There was yet another reason why Richelieu was anxious for the king to stay with his army. The Queen Mother was in Paris; and though Richelieu still made a show of grateful deference towards her, he had done all he could to keep her from interfering in the affairs of state, not merely because she was stupid and incompetent, but also because her pro-Spanish foreign policy was diametrically opposed to his own. Marie’s liking for the Cardinal had turned to rancorous hatred, and her palace had become the meeting place of all those who, for whatever reason, desired to see him overthrown. In Paris these malcontents would have free access to the king. What if he were to listen to their whisperings ? What if he were to let himself be worn down by the loud incessant hectoring of his mother?
In spite, however, of all his minister could say, Louis set out. The most that Richelieu could get from him was a promise to be back in the spring. Richelieu remained with the forces in an agony of apprehension. From Paris, his agents sent news of intrigues against him -news so alarming, that on several occasions he was on the point of posting back to rejoin the king. It was Father Joseph who kept him at La Rochelle. To desert the army at this juncture would be, he insisted, an act of treason against the Church. The Cardinal’s place was with the crusaders against heresy. As for the intrigues in Paris, they would come to nothing; for God would not allow them to succeed.

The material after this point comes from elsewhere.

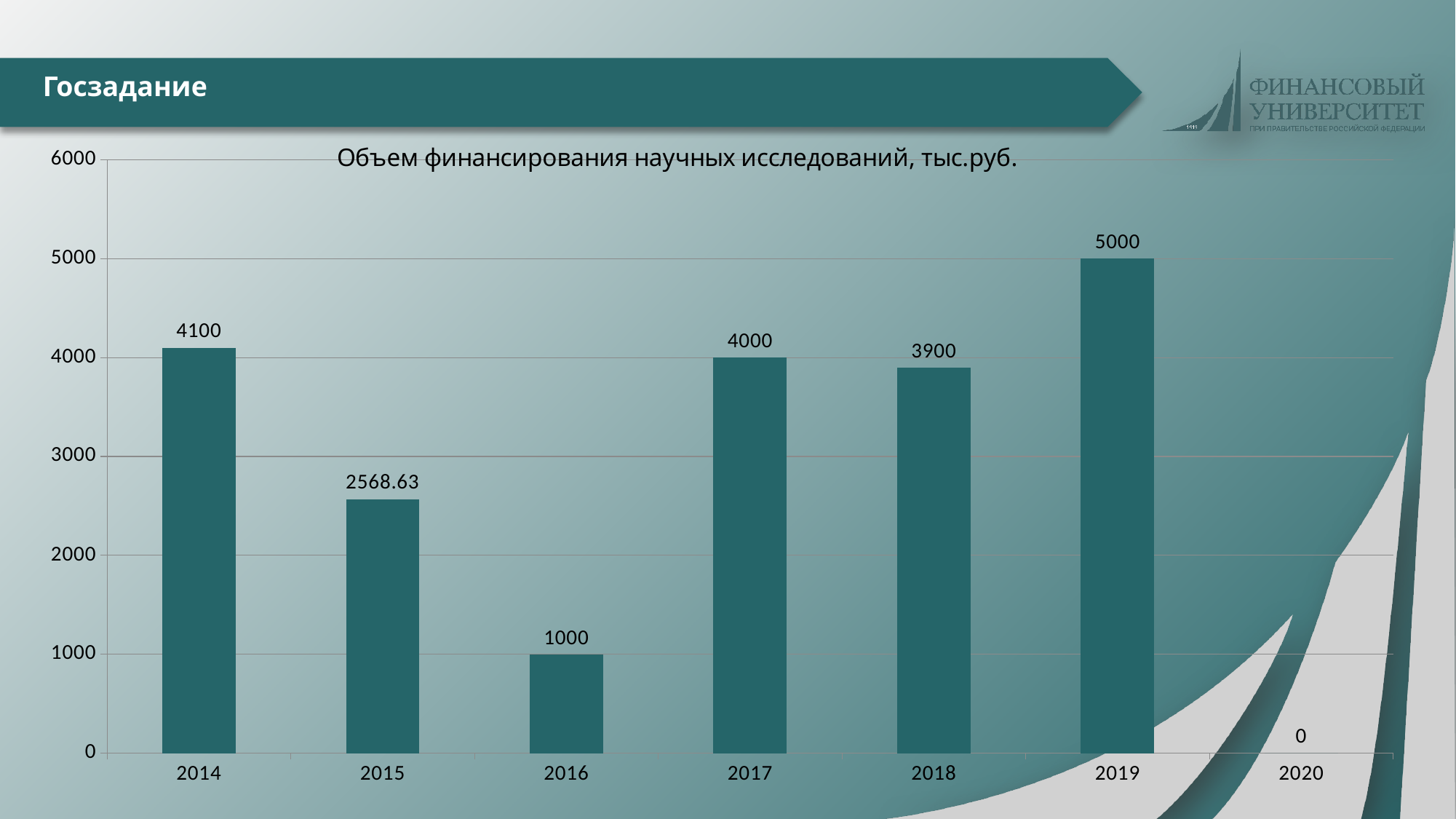
How many years are shown on the x axis? 7 What is the value for 2015? 2568.63 What kind of chart is shown on the slide? bar chart What is the value for 2014? 4100 What is the difference between the values for 2019 and 2018? 1100 Which year has the lowest value? 2020 What is the value for 2016? 1000 What is the value for 2020? 0 Is the value for 2015 greater or less than 3000? less What is the title of the chart? Объем финансирования научных исследований, тыс.руб. Which year has the highest value? 2019 Which is larger, the value for 2017 or the value for 2018? 2017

Richelieu stayed on.
In April the king moved south again -very slowly, for he had to stop several times on the way to hunt the stag-but in the end he arrived. The siege dragged on. After a number of ineffectual attempts had been made to cut off La Rochelle from the sea, it was decided to build a great dam of stones across the outer harbour, beyond the range of the defenders’ cannon. It was a tremendous undertaking, for the channel at this point was more than a mile across. But in spite of all that the pessimists could say, the work was begun. It progressed slowly -so slowly, indeed, that in the summer of 1628 Richelieu lost courage and talked of abandoning the campaign against the Huguenots. The king was growing impatient; the foreign situation was becoming ever more menacing; most of the Cardinal’s advisers were convinced that La Rochelle was impregnable; and all the time the expedition was costing money, taxes had had to be increased and the people were murmuring.
To raise the siege now, he argued weakly, would be humiliating, indeed, but not fatal; to stay on and be compelled to raise it later would be a catastrophe, from which he could not hope to recover. Once again Father Joseph intervened. To the Cardinal’s wavering purpose he brought the reinforcement of a will that no reverses could shake. La Rochelle, he insisted, must be taken, and the king and Cardinal must be present in person when it was surrendered. Sustained by the inflexibility of his friend’s purpose, Richelieu recovered his strength; and meanwhile Ezechiely’s eloquence was thundering to good effect in the council chamber and the royal apartments. The siege went on, and the king and his minister remained with the army. Later, when the town was captured, Louis XIII publicly acknowledged the debt that was owing to the Capuchin, affirming that ‘he was the only man to stand firm in the hope of reducing the town to obedience, and that it was he who had confirmed the others.’